CONCORD, N.H — Republicans considering a White House run in 2012 assailed President Barack Obama's deficit-reduction proposal and cast him as a tax-raising liberal who's failing to pull the nation back from the brink of financial catastrophe.
The criticism looks a lot like the opening salvo in a race certain to be shaped by spending issues.
Most of the contenders have indicated their preference for a spending blueprint offered by Rep. Paul Ryan, chairman of the House Budget Committee. While praising Ryan, R-Wis., they have stopped short of endorsing it completely.
"That's a very good start. It does some things that need to be done," Mississippi Gov.
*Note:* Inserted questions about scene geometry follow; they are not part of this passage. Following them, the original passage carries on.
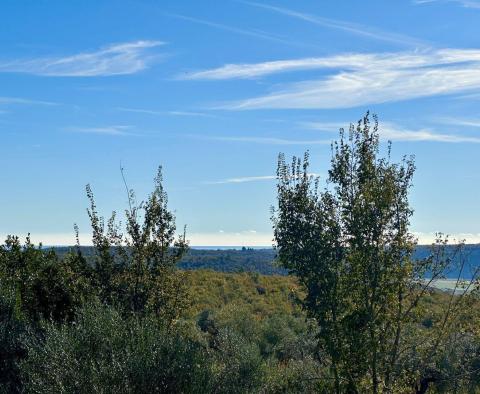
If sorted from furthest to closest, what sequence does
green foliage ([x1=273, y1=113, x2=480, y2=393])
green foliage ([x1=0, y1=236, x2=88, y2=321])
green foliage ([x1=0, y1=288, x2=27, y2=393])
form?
green foliage ([x1=0, y1=236, x2=88, y2=321]), green foliage ([x1=0, y1=288, x2=27, y2=393]), green foliage ([x1=273, y1=113, x2=480, y2=393])

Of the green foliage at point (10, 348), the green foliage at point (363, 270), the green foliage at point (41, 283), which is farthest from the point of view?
the green foliage at point (41, 283)

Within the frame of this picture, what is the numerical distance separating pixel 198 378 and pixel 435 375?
648cm

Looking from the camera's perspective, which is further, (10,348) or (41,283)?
(41,283)

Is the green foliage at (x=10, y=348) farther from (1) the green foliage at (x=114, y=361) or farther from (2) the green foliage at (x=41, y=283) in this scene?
(1) the green foliage at (x=114, y=361)

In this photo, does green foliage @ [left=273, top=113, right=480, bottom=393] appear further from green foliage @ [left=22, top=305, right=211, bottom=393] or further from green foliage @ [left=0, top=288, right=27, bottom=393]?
green foliage @ [left=0, top=288, right=27, bottom=393]

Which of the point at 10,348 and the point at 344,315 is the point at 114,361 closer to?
the point at 344,315

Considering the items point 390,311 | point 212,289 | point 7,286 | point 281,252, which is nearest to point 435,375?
point 390,311

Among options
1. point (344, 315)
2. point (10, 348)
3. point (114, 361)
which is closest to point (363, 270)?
point (344, 315)

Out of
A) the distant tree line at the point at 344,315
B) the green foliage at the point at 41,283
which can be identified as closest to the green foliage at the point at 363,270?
the distant tree line at the point at 344,315

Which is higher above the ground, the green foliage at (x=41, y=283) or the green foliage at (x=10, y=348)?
the green foliage at (x=41, y=283)

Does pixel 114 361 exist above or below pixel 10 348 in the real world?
above

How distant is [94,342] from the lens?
18656 mm

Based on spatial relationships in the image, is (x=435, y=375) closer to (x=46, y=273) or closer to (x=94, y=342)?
(x=94, y=342)

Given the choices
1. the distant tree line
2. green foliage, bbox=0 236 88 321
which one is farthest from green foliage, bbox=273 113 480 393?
green foliage, bbox=0 236 88 321
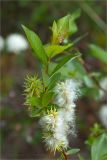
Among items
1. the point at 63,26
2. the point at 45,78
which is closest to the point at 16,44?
the point at 63,26

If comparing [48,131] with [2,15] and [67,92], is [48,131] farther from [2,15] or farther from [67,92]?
[2,15]

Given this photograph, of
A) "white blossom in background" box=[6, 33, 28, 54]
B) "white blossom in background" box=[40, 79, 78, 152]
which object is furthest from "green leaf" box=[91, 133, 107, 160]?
"white blossom in background" box=[6, 33, 28, 54]

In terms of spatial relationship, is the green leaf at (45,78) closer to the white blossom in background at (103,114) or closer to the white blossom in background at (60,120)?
the white blossom in background at (60,120)

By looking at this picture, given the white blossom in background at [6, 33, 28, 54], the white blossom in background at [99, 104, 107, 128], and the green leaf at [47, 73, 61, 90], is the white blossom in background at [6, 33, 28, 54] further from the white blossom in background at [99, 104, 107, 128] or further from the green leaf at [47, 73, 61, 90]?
the green leaf at [47, 73, 61, 90]

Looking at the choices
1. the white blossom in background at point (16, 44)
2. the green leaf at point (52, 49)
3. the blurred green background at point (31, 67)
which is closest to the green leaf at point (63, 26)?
the green leaf at point (52, 49)

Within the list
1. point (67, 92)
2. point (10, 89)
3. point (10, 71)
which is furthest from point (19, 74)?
point (67, 92)

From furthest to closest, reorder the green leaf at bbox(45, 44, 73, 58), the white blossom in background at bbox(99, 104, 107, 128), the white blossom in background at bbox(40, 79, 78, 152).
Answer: the white blossom in background at bbox(99, 104, 107, 128) < the green leaf at bbox(45, 44, 73, 58) < the white blossom in background at bbox(40, 79, 78, 152)
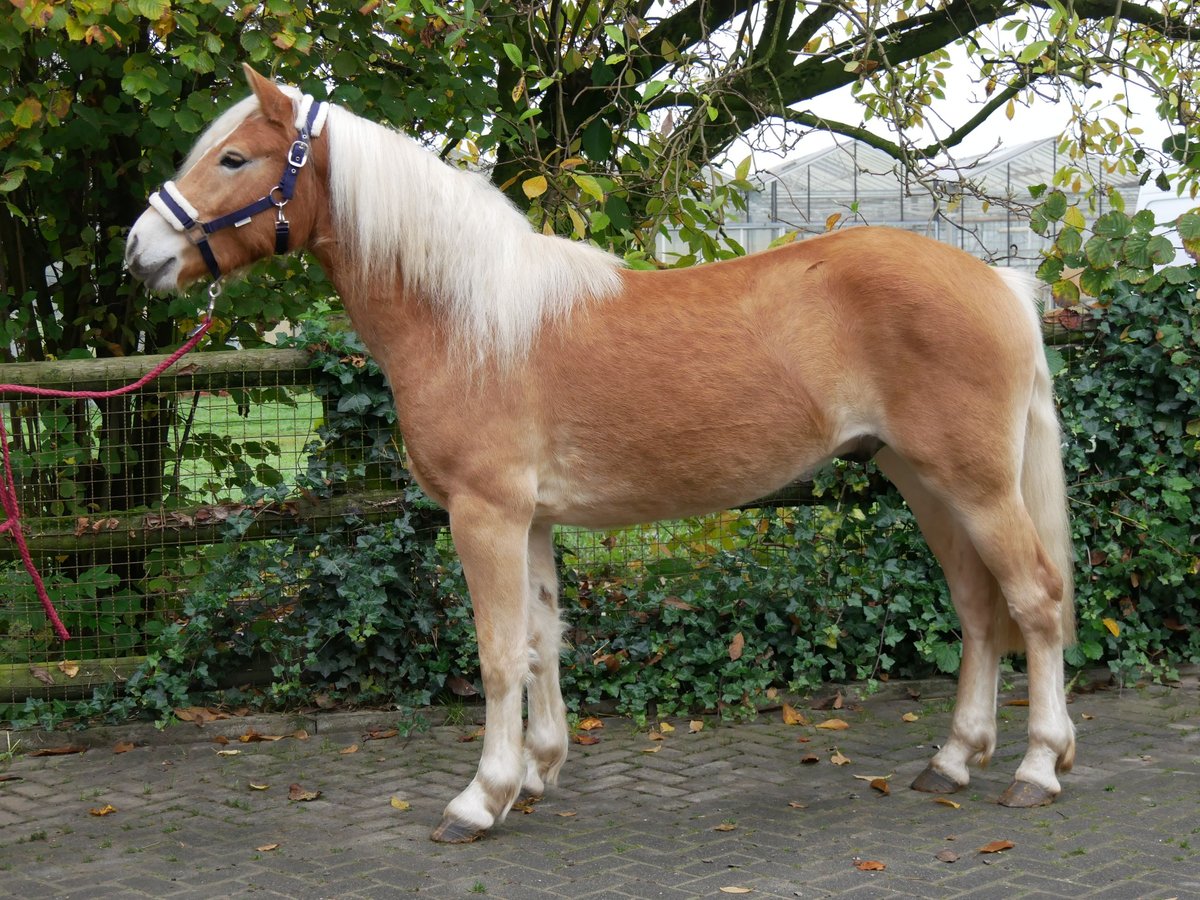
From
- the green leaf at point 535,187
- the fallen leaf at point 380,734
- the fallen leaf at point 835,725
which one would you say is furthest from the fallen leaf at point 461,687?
the green leaf at point 535,187

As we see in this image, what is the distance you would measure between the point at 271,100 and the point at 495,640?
1.85 meters

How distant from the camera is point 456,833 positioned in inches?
151

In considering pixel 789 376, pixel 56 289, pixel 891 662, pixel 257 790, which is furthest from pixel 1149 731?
pixel 56 289

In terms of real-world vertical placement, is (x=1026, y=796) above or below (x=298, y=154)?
below

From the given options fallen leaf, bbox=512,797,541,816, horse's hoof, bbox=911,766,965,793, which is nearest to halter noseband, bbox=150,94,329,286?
fallen leaf, bbox=512,797,541,816

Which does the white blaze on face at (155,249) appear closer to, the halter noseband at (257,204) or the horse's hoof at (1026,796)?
the halter noseband at (257,204)

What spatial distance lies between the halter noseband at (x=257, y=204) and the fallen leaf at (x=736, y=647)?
2678 millimetres

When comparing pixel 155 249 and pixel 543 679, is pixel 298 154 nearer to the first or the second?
pixel 155 249

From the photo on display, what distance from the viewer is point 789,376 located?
4008 mm

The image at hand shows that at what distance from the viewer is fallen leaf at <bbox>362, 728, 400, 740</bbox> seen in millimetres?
5051

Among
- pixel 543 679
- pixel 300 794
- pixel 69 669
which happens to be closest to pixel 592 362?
pixel 543 679

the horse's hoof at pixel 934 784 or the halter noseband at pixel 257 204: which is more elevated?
the halter noseband at pixel 257 204

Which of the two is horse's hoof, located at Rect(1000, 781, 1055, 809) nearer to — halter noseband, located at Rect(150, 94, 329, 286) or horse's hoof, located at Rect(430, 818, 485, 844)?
horse's hoof, located at Rect(430, 818, 485, 844)

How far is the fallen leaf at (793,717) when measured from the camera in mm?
5109
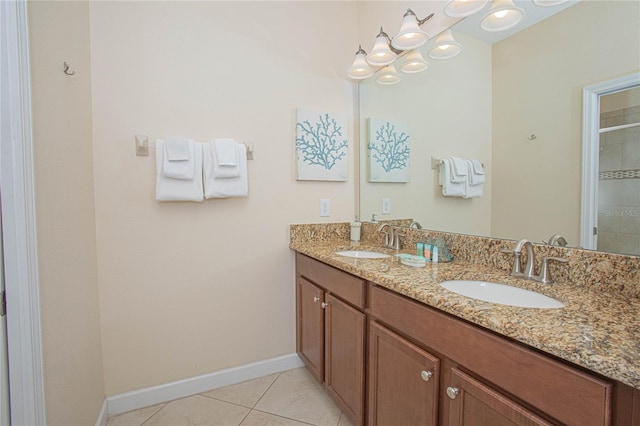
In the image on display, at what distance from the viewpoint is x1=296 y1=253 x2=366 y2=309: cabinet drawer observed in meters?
1.33

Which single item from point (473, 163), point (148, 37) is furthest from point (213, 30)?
point (473, 163)

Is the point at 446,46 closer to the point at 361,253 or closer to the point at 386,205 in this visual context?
the point at 386,205

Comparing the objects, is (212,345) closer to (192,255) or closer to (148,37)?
(192,255)

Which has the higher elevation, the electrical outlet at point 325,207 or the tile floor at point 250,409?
the electrical outlet at point 325,207

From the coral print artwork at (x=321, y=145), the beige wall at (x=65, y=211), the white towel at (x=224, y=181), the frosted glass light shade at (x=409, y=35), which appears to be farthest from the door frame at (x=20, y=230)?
the frosted glass light shade at (x=409, y=35)

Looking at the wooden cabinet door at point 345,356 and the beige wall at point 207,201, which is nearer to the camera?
the wooden cabinet door at point 345,356

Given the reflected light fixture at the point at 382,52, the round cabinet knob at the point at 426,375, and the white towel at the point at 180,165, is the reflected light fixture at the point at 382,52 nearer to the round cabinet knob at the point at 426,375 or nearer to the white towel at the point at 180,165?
the white towel at the point at 180,165

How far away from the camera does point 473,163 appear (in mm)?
1458

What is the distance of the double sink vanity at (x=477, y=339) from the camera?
60cm

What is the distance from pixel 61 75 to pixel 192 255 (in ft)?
3.40

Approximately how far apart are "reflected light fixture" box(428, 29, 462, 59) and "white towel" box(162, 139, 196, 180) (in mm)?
1428

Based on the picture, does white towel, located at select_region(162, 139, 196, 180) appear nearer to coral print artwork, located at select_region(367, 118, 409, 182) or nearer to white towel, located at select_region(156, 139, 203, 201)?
white towel, located at select_region(156, 139, 203, 201)

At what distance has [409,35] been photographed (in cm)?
156

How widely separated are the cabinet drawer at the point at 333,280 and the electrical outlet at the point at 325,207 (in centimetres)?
36
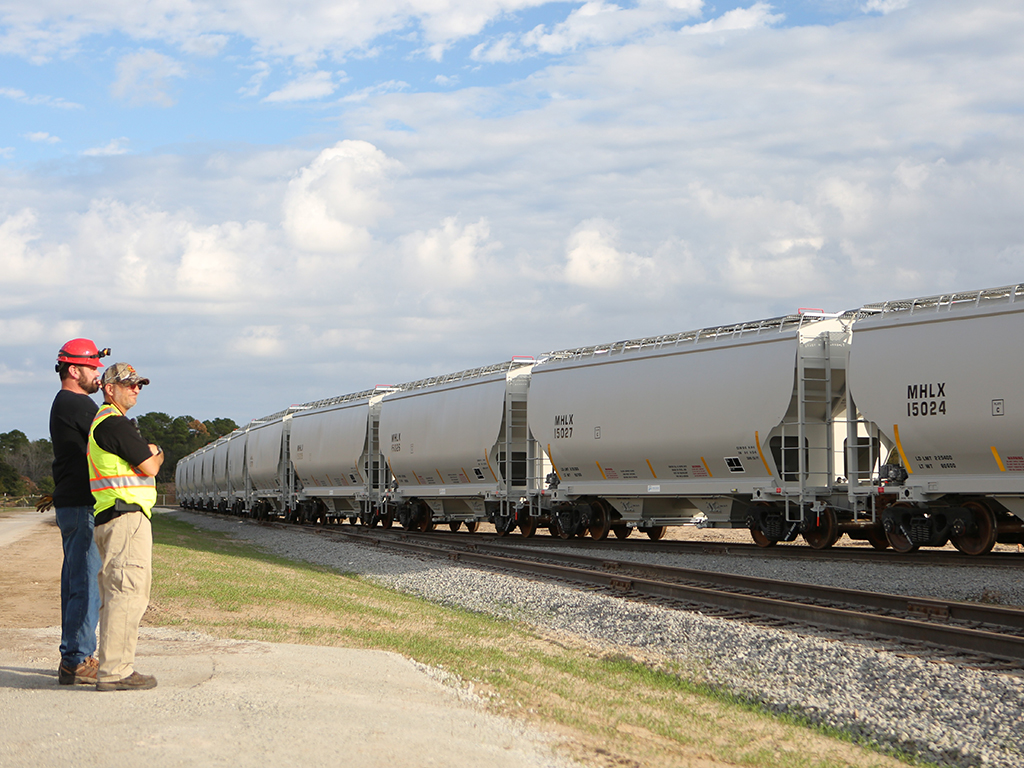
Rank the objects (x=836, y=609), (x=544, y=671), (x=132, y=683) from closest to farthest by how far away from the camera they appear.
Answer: (x=132, y=683)
(x=544, y=671)
(x=836, y=609)

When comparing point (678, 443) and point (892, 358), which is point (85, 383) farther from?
point (678, 443)

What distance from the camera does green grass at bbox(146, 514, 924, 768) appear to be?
616 cm

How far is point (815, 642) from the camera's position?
9367 millimetres

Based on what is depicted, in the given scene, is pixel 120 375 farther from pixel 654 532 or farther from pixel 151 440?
pixel 151 440

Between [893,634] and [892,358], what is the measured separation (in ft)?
25.3

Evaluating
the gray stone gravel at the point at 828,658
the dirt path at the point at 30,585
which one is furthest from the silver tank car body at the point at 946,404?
the dirt path at the point at 30,585

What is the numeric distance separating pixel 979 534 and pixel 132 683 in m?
14.5

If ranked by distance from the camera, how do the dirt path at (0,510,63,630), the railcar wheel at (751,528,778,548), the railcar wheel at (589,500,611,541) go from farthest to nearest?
1. the railcar wheel at (589,500,611,541)
2. the railcar wheel at (751,528,778,548)
3. the dirt path at (0,510,63,630)

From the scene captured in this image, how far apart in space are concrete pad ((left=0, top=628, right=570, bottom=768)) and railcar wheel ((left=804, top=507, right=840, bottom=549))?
1289 centimetres

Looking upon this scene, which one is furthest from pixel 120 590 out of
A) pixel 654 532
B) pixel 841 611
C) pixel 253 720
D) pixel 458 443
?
pixel 458 443

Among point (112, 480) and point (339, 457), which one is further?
point (339, 457)

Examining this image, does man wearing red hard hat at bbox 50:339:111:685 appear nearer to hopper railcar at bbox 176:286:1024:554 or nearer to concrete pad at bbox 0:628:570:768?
concrete pad at bbox 0:628:570:768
Haley Barbour said Thursday at a breakfast with Manchester Mayor Ted Gatsas.
During his opening trip to the first-in-the-nation primary state, Barbour said he found much to like in Ryan's plan to cut defense spending and in his Medicare proposal.
Ryan was "direct with the American people," Barbour said. Obama, who outlined a competing plan Wednesday that includes tax increases, says entitlements such as Medicare and Medicaid "are not sustainable, but he's never proposed doing anything about it until - maybe - he did it yesterday," Barbour told reporters at a gun shop in Hooksett. "Ryan, on the other hand, took the bulls by the horns."